§ Problem set:
• 1. Summarize the heat stroke text in two sentences.
• 2. Carry on the heat stroke text from its last sentence.

Preventing Heat Stroke
Heat stroke is definitely no fun in the sun. In fact, the condition, which happens when the body overheats and can't cool down, can be fatal.
Needless to say, the risk of heat stroke goes way up in hot and humid weather, if you've been exerting yourself, if you're dehydrated or if you've had too much direct exposure to the sun, according to the American College of Emergency Physicians.
The elderly, infants, people who work outdoors and people on certain types of medication are at an especially heightened risk.
You can help prevent getting heat stroke by limiting the amount of time you spend outdoors, drinking plenty of water (and avoiding tea, coffee, soda and alcohol), wearing a wide-brimmed hat and long-sleeved clothing when outdoors, and scheduling heavy-duty activities for the beginning or end of the day, when it's cooler.

(Stored data)

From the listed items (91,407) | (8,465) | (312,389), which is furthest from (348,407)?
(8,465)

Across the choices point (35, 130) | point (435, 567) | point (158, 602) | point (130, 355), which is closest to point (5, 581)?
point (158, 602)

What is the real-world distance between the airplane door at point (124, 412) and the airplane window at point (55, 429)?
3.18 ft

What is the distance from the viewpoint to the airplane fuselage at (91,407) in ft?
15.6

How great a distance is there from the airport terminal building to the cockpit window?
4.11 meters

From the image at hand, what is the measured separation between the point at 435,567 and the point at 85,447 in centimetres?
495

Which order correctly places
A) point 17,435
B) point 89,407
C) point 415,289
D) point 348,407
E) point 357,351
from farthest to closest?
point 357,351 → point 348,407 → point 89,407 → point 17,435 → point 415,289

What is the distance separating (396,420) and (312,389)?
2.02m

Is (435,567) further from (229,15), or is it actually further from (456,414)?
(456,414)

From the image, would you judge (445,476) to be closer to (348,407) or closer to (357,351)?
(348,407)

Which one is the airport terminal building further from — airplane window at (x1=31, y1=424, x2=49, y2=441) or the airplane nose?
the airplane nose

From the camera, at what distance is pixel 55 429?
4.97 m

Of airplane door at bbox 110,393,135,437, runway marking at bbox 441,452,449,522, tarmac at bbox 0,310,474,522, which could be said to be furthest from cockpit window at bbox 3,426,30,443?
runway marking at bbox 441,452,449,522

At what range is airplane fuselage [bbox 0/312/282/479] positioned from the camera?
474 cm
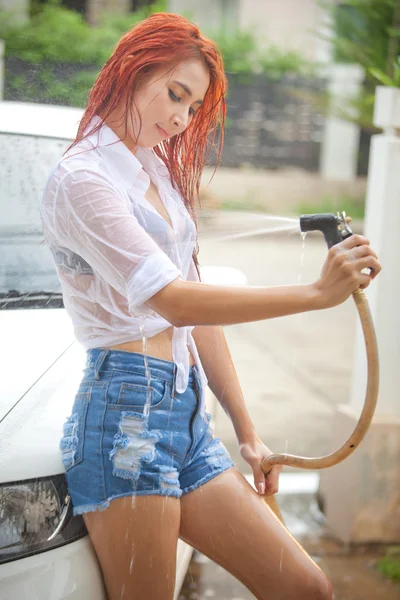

§ Your written answers:
• 1. Heat stroke, which occurs when the body overheats and cannot cool down, can be fatal. Its risk rises with hot, humid weather, exertion, dehydration or too much direct sun, especially for the elderly, infants, outdoor workers and people on certain medications, and it can be prevented by limiting time outdoors, drinking plenty of water while avoiding tea, coffee, soda and alcohol, wearing a wide-brimmed hat and long sleeves outside, and scheduling heavy activities for the cooler start or end of the day.

• 2.
Be wary if you have any of these symptoms: muscle cramps, faintness, dizziness, weakness, headache, vomiting, high temperature and rapid heartbeat.
And if you think someone is suffering from heat stroke, call emergency medical personnel immediately, then take the following steps:
Move the person to a shady spot or indoors and have them lie down with their legs elevated. If they're conscious, have them sip cool water.
Remove clothing, apply cool water to the skin and fan them.
Apply ice packs to the armpits, wrists, ankles and groin.